• Work to be completed
Give the listing again, word for word, and let no picture into it.

• Data for this exercise
▼
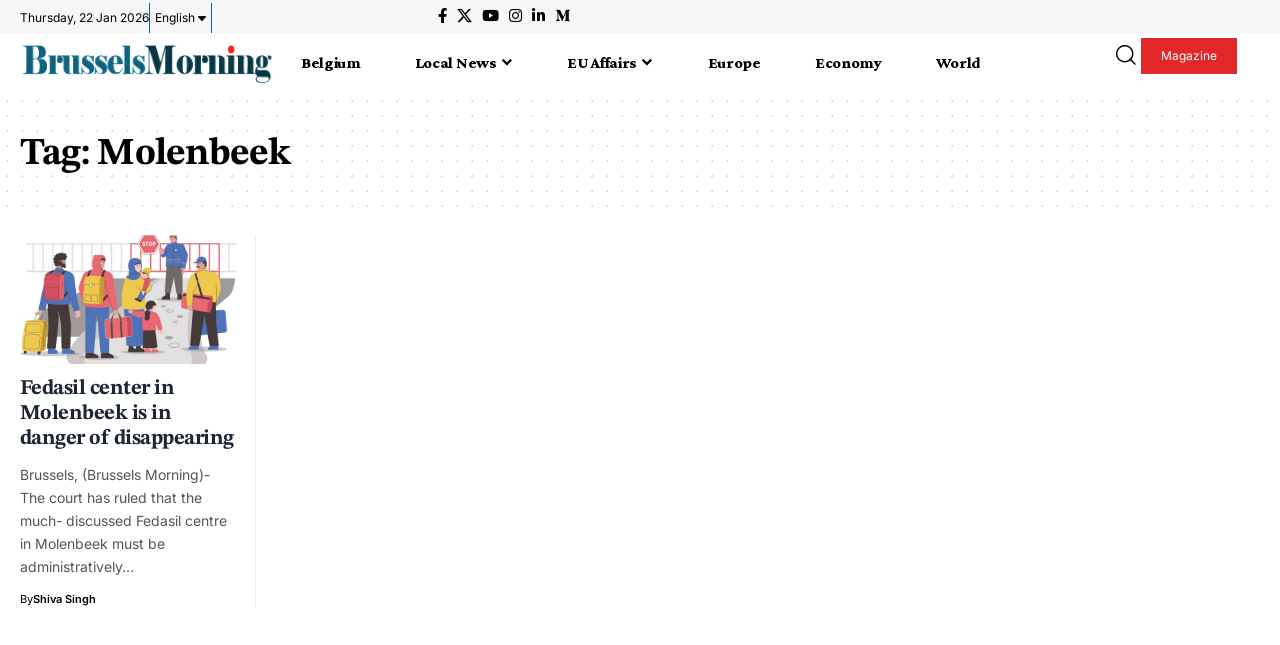

--- FILE ---
content_type: text/css; charset=UTF-8
request_url: https://brusselsmorning.com/wp-content/uploads/elementor/css/post-8587.css?ver=1768842754
body_size: 78
content:
.elementor-kit-8587{--e-global-color-primary:#6EC1E4;--e-global-color-secondary:#54595F;--e-global-color-text:#7A7A7A;--e-global-color-accent:#61CE70;--e-global-color-47cd7b1:#11536F;--e-global-color-2afc36e:#5C8191;--e-global-color-6a0ade8:#E22929;--e-global-color-f66f18e:#328199;--e-global-typography-primary-font-family:"Roboto";--e-global-typography-primary-font-weight:600;--e-global-typography-secondary-font-family:"Roboto Slab";--e-global-typography-secondary-font-weight:400;--e-global-typography-text-font-family:"Source Sans 3";--e-global-typography-text-font-weight:400;--e-global-typography-accent-font-family:"STIX Two Text";--e-global-typography-accent-font-weight:600;}.elementor-kit-8587 e-page-transition{background-color:#FFBC7D;}.elementor-kit-8587 h1{font-family:"STIX Two Text", Sans-serif;font-size:38px;font-weight:700;line-height:1.1em;}.elementor-kit-8587 h2{font-family:"STIX Two Text", Sans-serif;font-weight:700;}.elementor-kit-8587 h3{font-family:"STIX Two Text", Sans-serif;font-weight:700;}.elementor-kit-8587 h4{font-family:"STIX Two Text", Sans-serif;font-weight:700;}.elementor-kit-8587 h5{font-family:"STIX Two Text", Sans-serif;font-weight:700;}.elementor-kit-8587 h6{font-family:"STIX Two Text", Sans-serif;font-weight:700;}.elementor-section.elementor-section-boxed > .elementor-container{max-width:1140px;}.e-con{--container-max-width:1140px;}.elementor-widget:not(:last-child){margin-block-end:20px;}.elementor-element{--widgets-spacing:20px 20px;--widgets-spacing-row:20px;--widgets-spacing-column:20px;}{}h1.entry-title{display:var(--page-title-display);}@media(max-width:1024px){.elementor-section.elementor-section-boxed > .elementor-container{max-width:1024px;}.e-con{--container-max-width:1024px;}}@media(max-width:767px){.elementor-section.elementor-section-boxed > .elementor-container{max-width:767px;}.e-con{--container-max-width:767px;}}

--- FILE ---
content_type: text/css; charset=UTF-8
request_url: https://brusselsmorning.com/wp-content/uploads/elementor/css/post-2504.css?ver=1768842773
body_size: -8
content:
.elementor-2504 .elementor-element.elementor-element-ac6bd44{--display:flex;--flex-direction:column;--container-widget-width:100%;--container-widget-height:initial;--container-widget-flex-grow:0;--container-widget-align-self:initial;--flex-wrap-mobile:wrap;--padding-top:20px;--padding-bottom:20px;--padding-left:20px;--padding-right:20px;}.elementor-2504 .elementor-element.elementor-element-241b7fc .p-format{font-size:20px !important;}.elementor-2504 .elementor-element.elementor-element-241b7fc{--counter-zero:decimal-leading-zero;--feat-list-width:100px;--tablet-scroll-width:240px;}.elementor-2504 .elementor-element.elementor-element-241b7fc .is-gap-custom{margin-left:-20px;margin-right:-20px;--colgap:20px;}.elementor-2504 .elementor-element.elementor-element-241b7fc .is-gap-custom .block-inner > *{padding-left:20px;padding-right:20px;}.elementor-2504 .elementor-element.elementor-element-241b7fc .block-wrap{--bottom-spacing:20px;}.elementor-widget .tippy-tooltip .tippy-content{text-align:center;}@media(min-width:768px){.elementor-2504 .elementor-element.elementor-element-ac6bd44{--content-width:1240px;}}@media(max-width:1024px){.elementor-2504 .elementor-element.elementor-element-ac6bd44{--padding-top:20px;--padding-bottom:10px;--padding-left:20px;--padding-right:20px;}.elementor-2504 .elementor-element.elementor-element-241b7fc .is-gap-custom{margin-left:-15px;margin-right:-15px;--colgap:15px;}.elementor-2504 .elementor-element.elementor-element-241b7fc .is-gap-custom .block-inner > *{padding-left:15px;padding-right:15px;}.elementor-2504 .elementor-element.elementor-element-241b7fc .block-wrap{--bottom-spacing:15px;}}@media(max-width:767px){.elementor-2504 .elementor-element.elementor-element-241b7fc{--feat-ratio:80;}.elementor-2504 .elementor-element.elementor-element-241b7fc .p-format{font-size:15px !important;}.elementor-2504 .elementor-element.elementor-element-241b7fc .p-wrap{--el-spacing:7px;}}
▲
• Response for this exercise
--- FILE ---
content_type: text/css; charset=UTF-8
request_url: https://brusselsmorning.com/wp-content/uploads/elementor/css/post-8587.css?ver=1768842754
body_size: 78
content:
.elementor-kit-8587{--e-global-color-primary:#6EC1E4;--e-global-color-secondary:#54595F;--e-global-color-text:#7A7A7A;--e-global-color-accent:#61CE70;--e-global-color-47cd7b1:#11536F;--e-global-color-2afc36e:#5C8191;--e-global-color-6a0ade8:#E22929;--e-global-color-f66f18e:#328199;--e-global-typography-primary-font-family:"Roboto";--e-global-typography-primary-font-weight:600;--e-global-typography-secondary-font-family:"Roboto Slab";--e-global-typography-secondary-font-weight:400;--e-global-typography-text-font-family:"Source Sans 3";--e-global-typography-text-font-weight:400;--e-global-typography-accent-font-family:"STIX Two Text";--e-global-typography-accent-font-weight:600;}.elementor-kit-8587 e-page-transition{background-color:#FFBC7D;}.elementor-kit-8587 h1{font-family:"STIX Two Text", Sans-serif;font-size:38px;font-weight:700;line-height:1.1em;}.elementor-kit-8587 h2{font-family:"STIX Two Text", Sans-serif;font-weight:700;}.elementor-kit-8587 h3{font-family:"STIX Two Text", Sans-serif;font-weight:700;}.elementor-kit-8587 h4{font-family:"STIX Two Text", Sans-serif;font-weight:700;}.elementor-kit-8587 h5{font-family:"STIX Two Text", Sans-serif;font-weight:700;}.elementor-kit-8587 h6{font-family:"STIX Two Text", Sans-serif;font-weight:700;}.elementor-section.elementor-section-boxed > .elementor-container{max-width:1140px;}.e-con{--container-max-width:1140px;}.elementor-widget:not(:last-child){margin-block-end:20px;}.elementor-element{--widgets-spacing:20px 20px;--widgets-spacing-row:20px;--widgets-spacing-column:20px;}{}h1.entry-title{display:var(--page-title-display);}@media(max-width:1024px){.elementor-section.elementor-section-boxed > .elementor-container{max-width:1024px;}.e-con{--container-max-width:1024px;}}@media(max-width:767px){.elementor-section.elementor-section-boxed > .elementor-container{max-width:767px;}.e-con{--container-max-width:767px;}}

--- FILE ---
content_type: text/css; charset=UTF-8
request_url: https://brusselsmorning.com/wp-content/uploads/elementor/css/post-2504.css?ver=1768842773
body_size: -8
content:
.elementor-2504 .elementor-element.elementor-element-ac6bd44{--display:flex;--flex-direction:column;--container-widget-width:100%;--container-widget-height:initial;--container-widget-flex-grow:0;--container-widget-align-self:initial;--flex-wrap-mobile:wrap;--padding-top:20px;--padding-bottom:20px;--padding-left:20px;--padding-right:20px;}.elementor-2504 .elementor-element.elementor-element-241b7fc .p-format{font-size:20px !important;}.elementor-2504 .elementor-element.elementor-element-241b7fc{--counter-zero:decimal-leading-zero;--feat-list-width:100px;--tablet-scroll-width:240px;}.elementor-2504 .elementor-element.elementor-element-241b7fc .is-gap-custom{margin-left:-20px;margin-right:-20px;--colgap:20px;}.elementor-2504 .elementor-element.elementor-element-241b7fc .is-gap-custom .block-inner > *{padding-left:20px;padding-right:20px;}.elementor-2504 .elementor-element.elementor-element-241b7fc .block-wrap{--bottom-spacing:20px;}.elementor-widget .tippy-tooltip .tippy-content{text-align:center;}@media(min-width:768px){.elementor-2504 .elementor-element.elementor-element-ac6bd44{--content-width:1240px;}}@media(max-width:1024px){.elementor-2504 .elementor-element.elementor-element-ac6bd44{--padding-top:20px;--padding-bottom:10px;--padding-left:20px;--padding-right:20px;}.elementor-2504 .elementor-element.elementor-element-241b7fc .is-gap-custom{margin-left:-15px;margin-right:-15px;--colgap:15px;}.elementor-2504 .elementor-element.elementor-element-241b7fc .is-gap-custom .block-inner > *{padding-left:15px;padding-right:15px;}.elementor-2504 .elementor-element.elementor-element-241b7fc .block-wrap{--bottom-spacing:15px;}}@media(max-width:767px){.elementor-2504 .elementor-element.elementor-element-241b7fc{--feat-ratio:80;}.elementor-2504 .elementor-element.elementor-element-241b7fc .p-format{font-size:15px !important;}.elementor-2504 .elementor-element.elementor-element-241b7fc .p-wrap{--el-spacing:7px;}}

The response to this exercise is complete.